I am creating a vectorized reinforcement learning environment. It handles multiple instances of a board game in synchron. Up until now, the state of the environment was a specific representation of the board. However, the need arose for running tests with different board representations and later it might expand to include data aside the representation (altough very unlikely).
Structure-wise I am utilizing Data Oriented Design and not Object Oriented Proremming. As result I have contiguous vectors for each environment attribute (board, turns, score) and not a vector of environments. This way of processing resulted with a 5-6x speed increase with otherwise same functions.
What options do I have in supporting multiple state types, especially if performance is a key aspect? (There is no need to support multiple types in the same instance of a vectorized environment.)
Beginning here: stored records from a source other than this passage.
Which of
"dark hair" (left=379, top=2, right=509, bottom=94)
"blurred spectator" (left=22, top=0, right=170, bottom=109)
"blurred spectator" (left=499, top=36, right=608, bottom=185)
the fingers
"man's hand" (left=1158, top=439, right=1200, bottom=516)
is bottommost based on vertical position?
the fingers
In my initial approach (after using a single
std::vector with “fancy” indexing) I utilized a
std::arrays. This was sufficient for handling one board representation, but not for multiple. Therefore I switched to a custom templated class in my last approach with a
std::array as its member. The size of the
array was was set by an enum template argument. (I wanted my data to be in contiguous memory, therefore kept the vector of arrays design, and used tempalting to determine the size for holding all the features of the representation.) This method had advantages such as type safety and handling different scenarios by simple overloads. The disadvantages include the requirement of an extra tempalte argument (who would have though) and – the most importantly – I am not convined whether it could later be expanded into supporting a state that consists of something other than the board.
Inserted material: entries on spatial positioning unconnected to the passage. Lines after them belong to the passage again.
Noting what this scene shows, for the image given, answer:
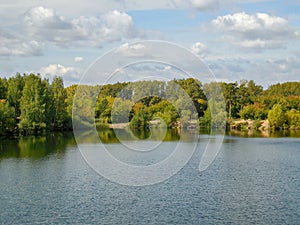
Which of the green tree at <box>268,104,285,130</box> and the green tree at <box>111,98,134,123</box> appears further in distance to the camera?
the green tree at <box>268,104,285,130</box>

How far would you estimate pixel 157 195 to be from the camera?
18719 mm

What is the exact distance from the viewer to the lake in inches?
610

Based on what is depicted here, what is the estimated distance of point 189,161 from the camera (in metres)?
27.8

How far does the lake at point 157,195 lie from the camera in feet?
50.9

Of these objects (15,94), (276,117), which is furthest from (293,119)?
(15,94)

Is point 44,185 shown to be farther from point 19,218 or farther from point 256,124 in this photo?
point 256,124

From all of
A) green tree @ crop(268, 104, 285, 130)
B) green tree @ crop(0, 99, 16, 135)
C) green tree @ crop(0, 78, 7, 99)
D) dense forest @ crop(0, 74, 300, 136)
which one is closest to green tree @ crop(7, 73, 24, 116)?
dense forest @ crop(0, 74, 300, 136)

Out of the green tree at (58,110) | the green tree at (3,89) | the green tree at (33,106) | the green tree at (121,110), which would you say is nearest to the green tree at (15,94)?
the green tree at (3,89)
(To clarify the last part, if the state only requires the boards, then no issues there for handling multiple representations. However, if for a certain representation it needs an extra argument then the overloading only works if I add that extra argument as a dummy argument to all other functions.)
My ideas regarding the next possible approach include switching the type enum from a template argument to a member variable. The states could be handled with a single
std::vector and fancy indexing or each representation would have their own storage allocated and only the selected one used. The proper function calls would be handled by branching (so multi argument state creation is no issue). This appraoch seems to be rather flexible, but maybe it would cost in performance.
What did I miss? How could my approaches be improved? What other solutions do you see?